Automated Deep Neural Network Inference Partitioning for Distributed Embedded Systems
Fabian Kreß, El Mahdi El Annabi, Tim Hotfilter, Julian Hoefer, Tanja Harbaum, Juergen Becker
TL;DR
This work tackles the challenge of efficiently mapping large DNN inference onto distributed embedded systems with multiple accelerators. It introduces a graph-based, hardware-aware design space exploration framework that automatically identifies partition points, filters candidates by memory and link constraints, and evaluates accuracy under quantization before mapping to hardware and selecting Pareto-optimal solutions via NSGA-II. The approach is validated across six CNNs, showing substantial throughput improvements (e.g., up to 47.5% for EfficientNet-B0) and revealing meaningful memory and energy trade-offs as partitioning points vary; increasingly, partitioning across more accelerators proves beneficial for large architectures.
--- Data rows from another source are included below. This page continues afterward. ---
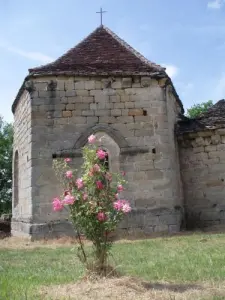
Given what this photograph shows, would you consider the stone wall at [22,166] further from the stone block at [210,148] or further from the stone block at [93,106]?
the stone block at [210,148]

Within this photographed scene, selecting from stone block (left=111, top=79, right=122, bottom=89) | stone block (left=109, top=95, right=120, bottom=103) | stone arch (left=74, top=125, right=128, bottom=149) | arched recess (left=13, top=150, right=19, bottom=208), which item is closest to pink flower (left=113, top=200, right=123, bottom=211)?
stone arch (left=74, top=125, right=128, bottom=149)

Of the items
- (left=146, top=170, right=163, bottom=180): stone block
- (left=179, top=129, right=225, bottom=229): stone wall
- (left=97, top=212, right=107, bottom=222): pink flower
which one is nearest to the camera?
(left=97, top=212, right=107, bottom=222): pink flower

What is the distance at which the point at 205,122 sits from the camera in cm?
1322

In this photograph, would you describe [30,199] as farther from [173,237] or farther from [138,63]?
[138,63]

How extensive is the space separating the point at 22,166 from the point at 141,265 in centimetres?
730

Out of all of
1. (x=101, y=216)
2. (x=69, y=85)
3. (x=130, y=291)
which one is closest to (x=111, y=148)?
(x=69, y=85)

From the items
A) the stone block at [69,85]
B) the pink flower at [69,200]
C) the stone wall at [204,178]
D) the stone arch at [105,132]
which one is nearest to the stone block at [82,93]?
the stone block at [69,85]

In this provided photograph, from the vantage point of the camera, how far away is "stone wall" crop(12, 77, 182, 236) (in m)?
11.2

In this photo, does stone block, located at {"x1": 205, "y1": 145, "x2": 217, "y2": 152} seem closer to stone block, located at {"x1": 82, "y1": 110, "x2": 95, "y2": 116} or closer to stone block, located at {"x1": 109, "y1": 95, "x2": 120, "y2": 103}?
stone block, located at {"x1": 109, "y1": 95, "x2": 120, "y2": 103}

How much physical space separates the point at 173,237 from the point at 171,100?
5161mm

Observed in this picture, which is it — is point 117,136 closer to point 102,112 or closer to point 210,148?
point 102,112

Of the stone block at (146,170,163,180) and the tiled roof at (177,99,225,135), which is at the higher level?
the tiled roof at (177,99,225,135)

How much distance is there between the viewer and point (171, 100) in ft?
44.7

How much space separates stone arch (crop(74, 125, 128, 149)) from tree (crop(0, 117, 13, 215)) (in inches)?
787
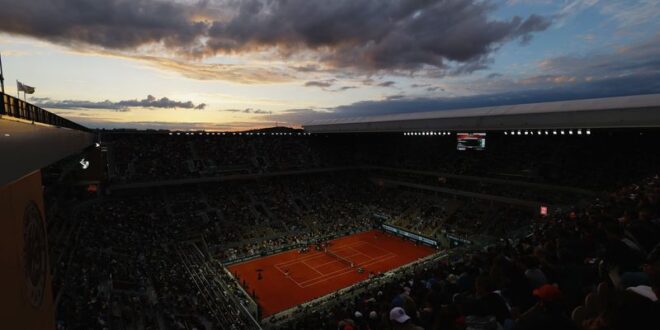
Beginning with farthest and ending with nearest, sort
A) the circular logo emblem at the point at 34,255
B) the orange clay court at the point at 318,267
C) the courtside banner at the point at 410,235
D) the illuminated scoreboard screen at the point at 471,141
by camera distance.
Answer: the illuminated scoreboard screen at the point at 471,141 → the courtside banner at the point at 410,235 → the orange clay court at the point at 318,267 → the circular logo emblem at the point at 34,255

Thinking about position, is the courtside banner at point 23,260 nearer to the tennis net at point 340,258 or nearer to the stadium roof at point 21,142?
the stadium roof at point 21,142

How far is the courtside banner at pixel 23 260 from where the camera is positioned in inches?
187

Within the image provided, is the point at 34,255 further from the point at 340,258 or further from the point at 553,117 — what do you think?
the point at 553,117

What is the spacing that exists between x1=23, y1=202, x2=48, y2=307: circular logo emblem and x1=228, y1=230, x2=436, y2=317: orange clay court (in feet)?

Overall, the framework demonstrates the value of holistic hardware/software co-design for energy-efficient, high-throughput inference in distributed embedded systems used in robotics and autonomous applications.
Abstract
Distributed systems can be found in various applications, e.g., in robotics or autonomous driving, to achieve higher flexibility and robustness. Thereby, data flow centric applications such as Deep Neural Network (DNN) inference benefit from partitioning the workload over multiple compute nodes in terms of performance and energy-efficiency. However, mapping large models on distributed embedded systems is a complex task, due to low latency and high throughput requirements combined with strict energy and memory constraints. In this paper, we present a novel approach for hardware-aware layer scheduling of DNN inference in distributed embedded systems. Therefore, our proposed framework uses a graph-based algorithm to automatically find beneficial partitioning points in a given DNN. Each of these is evaluated based on several essential system metrics such as accuracy and memory utilization, while considering the respective system constraints. We demonstrate our approach in terms of the impact of inference partitioning on various performance metrics of six different DNNs. As an example, we can achieve a 47.5 % throughput increase for EfficientNet-B0 inference partitioned onto two platforms while observing high energy-efficiency.